Je me rappelle de Pierre Renaud, un cuistot de Grilly en France, dans ses casseroles à Gland Suisse où il mijote… Pierre aimait la poésie malgré adepte des moteurs de voitures. Pierre est souvent seul dans ses pensées, entre la recette et le service à la salle à manger du Château de la Lignière. Il vous rattrape entre deux louches de potage pour vous servir sa poésie culinaire si je me fis au texte de Patrick Charles, mais sa serviette sera soit les cuisines du Nimitz dans les eaux peu profondes de Toulon, soit le crash test du moteur de la Fiat Punto.
Le poète dans son recueil qu’il caresse, ce sont les mots qu’il chatouille. Plus qu’un souvenir, c’est le poète Brézault à Montréal de son émission «reflets de vers libres». Il mesure chaque souffle-coupé. Je l’ai remplacé pendant une demi-saison en projetant son personnage pour l’auditoire, simulant l’étonnante confusion. Brézault parlait curieusement de gastronomie.
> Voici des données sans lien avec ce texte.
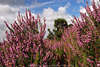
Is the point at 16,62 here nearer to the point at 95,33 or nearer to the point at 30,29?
the point at 30,29

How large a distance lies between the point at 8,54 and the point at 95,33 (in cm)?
176

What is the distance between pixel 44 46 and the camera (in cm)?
345

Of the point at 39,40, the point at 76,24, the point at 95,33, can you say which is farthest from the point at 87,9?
the point at 39,40

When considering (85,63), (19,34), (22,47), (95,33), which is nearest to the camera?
(85,63)

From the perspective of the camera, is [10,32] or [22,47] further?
[10,32]

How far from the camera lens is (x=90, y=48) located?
10.4 feet

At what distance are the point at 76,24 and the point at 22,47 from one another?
4.65 feet

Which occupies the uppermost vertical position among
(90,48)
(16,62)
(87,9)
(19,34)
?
(87,9)

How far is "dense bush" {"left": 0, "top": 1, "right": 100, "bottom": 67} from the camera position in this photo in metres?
3.00

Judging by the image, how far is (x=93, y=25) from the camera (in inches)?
135

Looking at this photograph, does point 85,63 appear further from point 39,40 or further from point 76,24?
point 76,24

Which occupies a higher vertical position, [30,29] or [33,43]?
[30,29]

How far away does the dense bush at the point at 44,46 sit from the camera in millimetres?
2996

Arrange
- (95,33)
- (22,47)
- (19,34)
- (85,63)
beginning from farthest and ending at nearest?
(19,34) < (22,47) < (95,33) < (85,63)
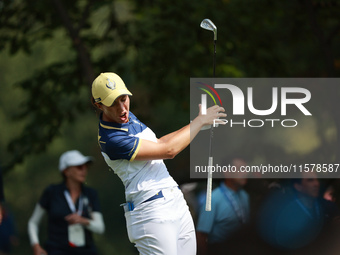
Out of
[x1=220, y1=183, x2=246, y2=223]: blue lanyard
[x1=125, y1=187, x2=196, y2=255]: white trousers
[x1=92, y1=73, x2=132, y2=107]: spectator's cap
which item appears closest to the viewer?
[x1=92, y1=73, x2=132, y2=107]: spectator's cap

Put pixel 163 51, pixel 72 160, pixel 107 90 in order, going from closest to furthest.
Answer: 1. pixel 107 90
2. pixel 72 160
3. pixel 163 51

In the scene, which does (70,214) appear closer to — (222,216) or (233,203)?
(222,216)

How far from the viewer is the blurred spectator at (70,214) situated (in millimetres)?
4934

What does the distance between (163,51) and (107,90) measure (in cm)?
458

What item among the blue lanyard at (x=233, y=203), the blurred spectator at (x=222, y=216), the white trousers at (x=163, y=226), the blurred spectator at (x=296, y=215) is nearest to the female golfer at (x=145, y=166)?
the white trousers at (x=163, y=226)

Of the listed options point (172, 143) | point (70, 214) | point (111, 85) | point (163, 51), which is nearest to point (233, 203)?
point (70, 214)

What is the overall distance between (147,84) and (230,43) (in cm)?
127

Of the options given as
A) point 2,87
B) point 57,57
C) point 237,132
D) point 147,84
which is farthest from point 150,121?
point 2,87

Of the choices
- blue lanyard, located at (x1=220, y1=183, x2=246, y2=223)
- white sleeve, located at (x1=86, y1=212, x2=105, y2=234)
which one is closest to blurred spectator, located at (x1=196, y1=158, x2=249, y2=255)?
blue lanyard, located at (x1=220, y1=183, x2=246, y2=223)

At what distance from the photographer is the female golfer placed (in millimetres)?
3121

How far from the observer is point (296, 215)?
5867 millimetres

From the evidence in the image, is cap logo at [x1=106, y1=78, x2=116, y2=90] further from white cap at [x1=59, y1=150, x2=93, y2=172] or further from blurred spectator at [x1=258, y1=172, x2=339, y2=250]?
blurred spectator at [x1=258, y1=172, x2=339, y2=250]

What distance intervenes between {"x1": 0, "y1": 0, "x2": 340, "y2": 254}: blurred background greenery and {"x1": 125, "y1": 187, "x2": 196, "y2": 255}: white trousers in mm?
3465

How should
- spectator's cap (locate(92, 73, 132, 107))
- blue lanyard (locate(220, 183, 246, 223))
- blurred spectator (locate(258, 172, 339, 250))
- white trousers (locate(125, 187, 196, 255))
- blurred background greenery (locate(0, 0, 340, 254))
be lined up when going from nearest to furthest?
spectator's cap (locate(92, 73, 132, 107)) < white trousers (locate(125, 187, 196, 255)) < blue lanyard (locate(220, 183, 246, 223)) < blurred spectator (locate(258, 172, 339, 250)) < blurred background greenery (locate(0, 0, 340, 254))
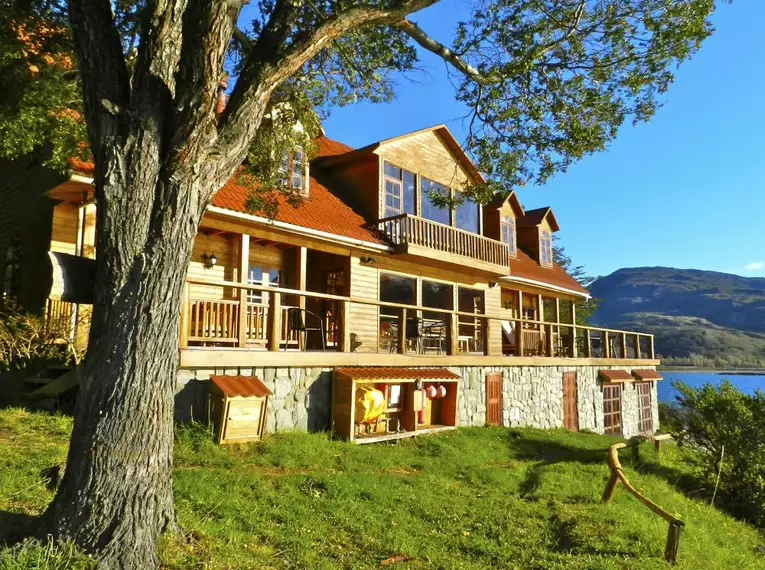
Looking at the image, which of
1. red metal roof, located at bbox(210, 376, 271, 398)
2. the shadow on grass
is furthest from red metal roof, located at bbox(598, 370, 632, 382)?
the shadow on grass

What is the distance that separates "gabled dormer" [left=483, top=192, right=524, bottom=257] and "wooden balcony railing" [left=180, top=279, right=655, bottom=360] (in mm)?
3160

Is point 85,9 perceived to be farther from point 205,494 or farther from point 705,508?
point 705,508

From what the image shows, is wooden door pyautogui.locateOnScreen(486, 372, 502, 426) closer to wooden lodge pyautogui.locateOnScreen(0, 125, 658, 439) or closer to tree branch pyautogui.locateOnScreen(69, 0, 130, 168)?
wooden lodge pyautogui.locateOnScreen(0, 125, 658, 439)

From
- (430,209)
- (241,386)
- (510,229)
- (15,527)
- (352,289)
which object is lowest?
(15,527)

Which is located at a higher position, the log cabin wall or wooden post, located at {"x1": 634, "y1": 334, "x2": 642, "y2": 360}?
the log cabin wall

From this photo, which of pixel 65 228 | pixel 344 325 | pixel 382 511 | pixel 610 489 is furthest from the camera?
pixel 65 228

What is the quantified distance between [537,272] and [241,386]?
1663cm

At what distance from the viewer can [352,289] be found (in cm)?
1446

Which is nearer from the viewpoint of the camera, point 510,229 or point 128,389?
point 128,389

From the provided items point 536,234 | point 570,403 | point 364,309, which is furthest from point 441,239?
point 536,234

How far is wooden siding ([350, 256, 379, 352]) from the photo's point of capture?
14.6 metres

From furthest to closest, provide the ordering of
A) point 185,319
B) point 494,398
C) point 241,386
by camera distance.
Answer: point 494,398 < point 241,386 < point 185,319

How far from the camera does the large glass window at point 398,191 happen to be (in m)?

En fait, poète cuistot, ils ont tous deux des affaires connues d’eux seuls à raconter, pour vous dire enfin : oublie ça, ce n’est pas important. Parce qu’ils croient les deux que vous êtes inapte, trop d’éloges dans ce monde de consommation. Peut-on ne pas consommer le cuistot ou le poète tandis que, ils se vantent tous deux de leurs effets ? Il y aura toujours une excuse pour le gros sel arrosé de fond de veau parce que la requête de divorce est sur la table en partant de la maison. Même excuse pour un ver cassé quand l’amoureuse l’a plaqué pour l’Apollon du bar. Mais, que peut-on vouloir se dire entre un poète et un cuistot ?
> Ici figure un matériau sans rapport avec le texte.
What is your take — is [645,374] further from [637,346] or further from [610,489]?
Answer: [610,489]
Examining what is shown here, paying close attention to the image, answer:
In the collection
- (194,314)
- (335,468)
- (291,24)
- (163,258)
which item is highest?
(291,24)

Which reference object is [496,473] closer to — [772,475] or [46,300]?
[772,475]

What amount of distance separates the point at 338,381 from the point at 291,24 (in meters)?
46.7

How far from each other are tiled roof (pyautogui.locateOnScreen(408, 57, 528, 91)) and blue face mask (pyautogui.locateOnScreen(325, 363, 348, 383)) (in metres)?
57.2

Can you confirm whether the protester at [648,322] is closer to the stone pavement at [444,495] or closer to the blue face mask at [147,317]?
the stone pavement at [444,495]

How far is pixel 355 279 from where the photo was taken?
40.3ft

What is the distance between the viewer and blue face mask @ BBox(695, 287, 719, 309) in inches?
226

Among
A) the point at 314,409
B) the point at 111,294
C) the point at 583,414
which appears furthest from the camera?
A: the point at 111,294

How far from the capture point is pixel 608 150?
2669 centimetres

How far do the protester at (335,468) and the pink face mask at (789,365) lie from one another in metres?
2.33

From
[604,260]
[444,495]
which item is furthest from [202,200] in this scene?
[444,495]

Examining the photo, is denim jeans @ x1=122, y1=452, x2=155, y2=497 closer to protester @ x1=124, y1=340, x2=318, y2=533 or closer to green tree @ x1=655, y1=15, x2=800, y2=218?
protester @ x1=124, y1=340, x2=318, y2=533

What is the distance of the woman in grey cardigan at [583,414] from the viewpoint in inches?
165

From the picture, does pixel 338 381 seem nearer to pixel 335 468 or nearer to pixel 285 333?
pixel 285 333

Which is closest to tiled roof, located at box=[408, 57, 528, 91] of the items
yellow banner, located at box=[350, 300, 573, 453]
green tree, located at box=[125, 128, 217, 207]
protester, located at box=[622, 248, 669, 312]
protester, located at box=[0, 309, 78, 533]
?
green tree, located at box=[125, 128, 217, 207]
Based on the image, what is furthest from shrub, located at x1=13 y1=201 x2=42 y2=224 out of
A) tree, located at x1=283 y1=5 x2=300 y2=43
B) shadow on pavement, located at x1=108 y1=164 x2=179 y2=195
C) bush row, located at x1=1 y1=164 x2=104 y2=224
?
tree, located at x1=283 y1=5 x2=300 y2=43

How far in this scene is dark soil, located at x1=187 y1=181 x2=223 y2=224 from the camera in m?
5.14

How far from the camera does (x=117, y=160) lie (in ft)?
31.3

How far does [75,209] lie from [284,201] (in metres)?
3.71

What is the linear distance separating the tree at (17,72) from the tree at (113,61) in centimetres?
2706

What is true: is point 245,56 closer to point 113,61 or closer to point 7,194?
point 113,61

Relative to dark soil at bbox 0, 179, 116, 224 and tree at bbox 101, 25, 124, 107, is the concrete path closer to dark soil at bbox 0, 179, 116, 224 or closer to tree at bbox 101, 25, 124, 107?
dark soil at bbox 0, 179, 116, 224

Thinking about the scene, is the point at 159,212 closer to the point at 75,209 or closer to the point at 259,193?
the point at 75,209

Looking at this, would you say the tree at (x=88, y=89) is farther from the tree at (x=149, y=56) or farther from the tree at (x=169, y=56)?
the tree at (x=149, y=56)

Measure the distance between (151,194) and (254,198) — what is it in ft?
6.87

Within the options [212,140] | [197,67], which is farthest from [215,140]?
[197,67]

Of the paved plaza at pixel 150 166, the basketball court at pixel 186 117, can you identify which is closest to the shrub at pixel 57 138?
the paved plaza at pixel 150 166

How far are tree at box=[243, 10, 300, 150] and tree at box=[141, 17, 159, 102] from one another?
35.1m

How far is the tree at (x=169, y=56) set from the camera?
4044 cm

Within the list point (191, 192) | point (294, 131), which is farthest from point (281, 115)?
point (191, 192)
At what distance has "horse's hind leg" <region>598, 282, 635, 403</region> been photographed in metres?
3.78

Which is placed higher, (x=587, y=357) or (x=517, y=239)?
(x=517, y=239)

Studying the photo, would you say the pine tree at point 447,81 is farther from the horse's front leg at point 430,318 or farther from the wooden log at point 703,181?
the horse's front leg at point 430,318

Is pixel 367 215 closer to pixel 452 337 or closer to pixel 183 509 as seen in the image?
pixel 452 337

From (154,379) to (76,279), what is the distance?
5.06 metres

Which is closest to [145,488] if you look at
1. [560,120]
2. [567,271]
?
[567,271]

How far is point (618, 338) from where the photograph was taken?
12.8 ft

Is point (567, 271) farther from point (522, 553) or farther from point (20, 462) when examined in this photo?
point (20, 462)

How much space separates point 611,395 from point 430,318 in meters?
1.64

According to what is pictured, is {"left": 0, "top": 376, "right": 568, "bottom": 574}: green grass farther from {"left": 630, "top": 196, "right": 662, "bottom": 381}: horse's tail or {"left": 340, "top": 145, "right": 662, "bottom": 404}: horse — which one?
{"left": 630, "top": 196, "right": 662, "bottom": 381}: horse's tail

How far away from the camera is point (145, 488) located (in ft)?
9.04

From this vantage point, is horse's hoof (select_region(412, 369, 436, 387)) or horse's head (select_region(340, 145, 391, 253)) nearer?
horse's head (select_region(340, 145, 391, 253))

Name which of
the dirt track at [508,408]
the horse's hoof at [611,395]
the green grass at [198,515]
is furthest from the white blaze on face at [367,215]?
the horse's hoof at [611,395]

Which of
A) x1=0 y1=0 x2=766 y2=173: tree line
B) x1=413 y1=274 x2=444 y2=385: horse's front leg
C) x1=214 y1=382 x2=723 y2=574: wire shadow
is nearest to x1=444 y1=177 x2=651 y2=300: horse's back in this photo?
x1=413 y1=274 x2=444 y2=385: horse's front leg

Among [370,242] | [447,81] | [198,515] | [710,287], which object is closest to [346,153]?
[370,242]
Je m’interroge, pourquoi Patrick Charles va prêter sa plume, surprenante civilité pour faire renaître l’assiette du cuistot en prenant soin de faire mieux pétiller le mot du poète à sa table. Je signe de ce fait : j’en veux plus que ça !
Pourquoi donc visiter Patrick Charles dans sa poésie : son audace, ses talents, l’économie si cela prend du poil, le verbe puisqu’il y a de l’oralité ? Oui, mieux, il dévoile le roman d’ici là.